Key Highlights Supporting the Investment Case:
1. Elevated Credit Costs and MFI Challenges
- Microfinance Pain Points: The MFI segment reported slippages of 8.7% in 2QFY25, driving overall gross slippages to 5.8%. Elevated provisions (up >400% YoY) kept credit costs high at ~4%.
- Provisioning Adjustments: The bank raised its Provision Coverage Ratio (PCR) to address stress in the MFI portfolio and meet regulatory requirements for universal banking eligibility.
- Shift in Lending Mix: MFI disbursements declined 33% YoY, while overall loan growth was impacted, with MFI now forming 16% of the portfolio.
2. Resilient Non-MFI Portfolio
- Strong Growth in Secured Lending: SBL (Small Business Loans) and Vehicle Finance grew at ~25% YoY and ~15% YoY, respectively, signaling resilience in the non-MFI book.
- Lower Loss Given Default (LGD): While delinquencies in the non-MFI portfolio rose slightly, the lower risk profile of secured loans mitigates significant credit cost concerns.
3. Operational and Financial Trends
- NII and Margin Pressure: NII growth of ~5% YoY lagged behind net advances growth (~18% YoY), as the loan mix shifted toward lower-yielding secured products.

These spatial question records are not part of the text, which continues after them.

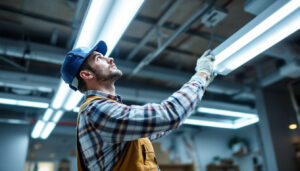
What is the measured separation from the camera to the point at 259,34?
66.8 inches

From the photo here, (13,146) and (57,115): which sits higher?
(57,115)

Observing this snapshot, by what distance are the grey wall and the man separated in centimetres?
634

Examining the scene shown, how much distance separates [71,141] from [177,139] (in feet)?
11.0

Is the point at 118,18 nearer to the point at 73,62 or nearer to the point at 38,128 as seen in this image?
the point at 73,62

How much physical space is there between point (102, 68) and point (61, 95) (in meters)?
2.43

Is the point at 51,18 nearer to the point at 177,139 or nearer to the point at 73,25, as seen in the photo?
the point at 73,25

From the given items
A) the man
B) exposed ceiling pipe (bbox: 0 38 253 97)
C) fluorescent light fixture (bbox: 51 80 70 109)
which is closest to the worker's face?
the man

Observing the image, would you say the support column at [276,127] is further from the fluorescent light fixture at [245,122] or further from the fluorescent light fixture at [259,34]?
the fluorescent light fixture at [259,34]

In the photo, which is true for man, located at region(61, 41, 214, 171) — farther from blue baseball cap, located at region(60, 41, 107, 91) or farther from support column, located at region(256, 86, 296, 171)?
support column, located at region(256, 86, 296, 171)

NIM contracted by ~35 bps QoQ.
- CASA Decline: CASA ratio dropped ~70 bps QoQ to ~31%, though deposit growth of ~29% YoY reflects a stronger funding position.
- CAR and Liquidity Strength: The bank maintains a comfortable Capital Adequacy Ratio (CAR) of 19.4% and a Loan-to-Deposit Ratio (LDR) of 87%.

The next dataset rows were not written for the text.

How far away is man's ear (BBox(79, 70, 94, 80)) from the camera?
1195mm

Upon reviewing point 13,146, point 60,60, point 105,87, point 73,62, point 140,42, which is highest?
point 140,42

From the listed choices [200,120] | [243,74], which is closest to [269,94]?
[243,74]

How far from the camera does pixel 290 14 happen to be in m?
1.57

4. Growth and Return Outlook
- Medium-Term Recovery in Returns: Despite near-term headwinds, management expects to achieve mid-teen RoE over the medium term, supported by operating leverage, improved MFI performance, and cost efficiency.
Monitorables and Risks
- Asset Quality Trends: Progress in MFI collection efficiency and stabilization of credit costs, particularly in the non-MFI book.
- Regulatory Compliance: Meeting universal bank eligibility requirements, including net NPL ratio below 1%.
- Operational Efficiency: Successful execution of cost-reduction initiatives to enhance profitability.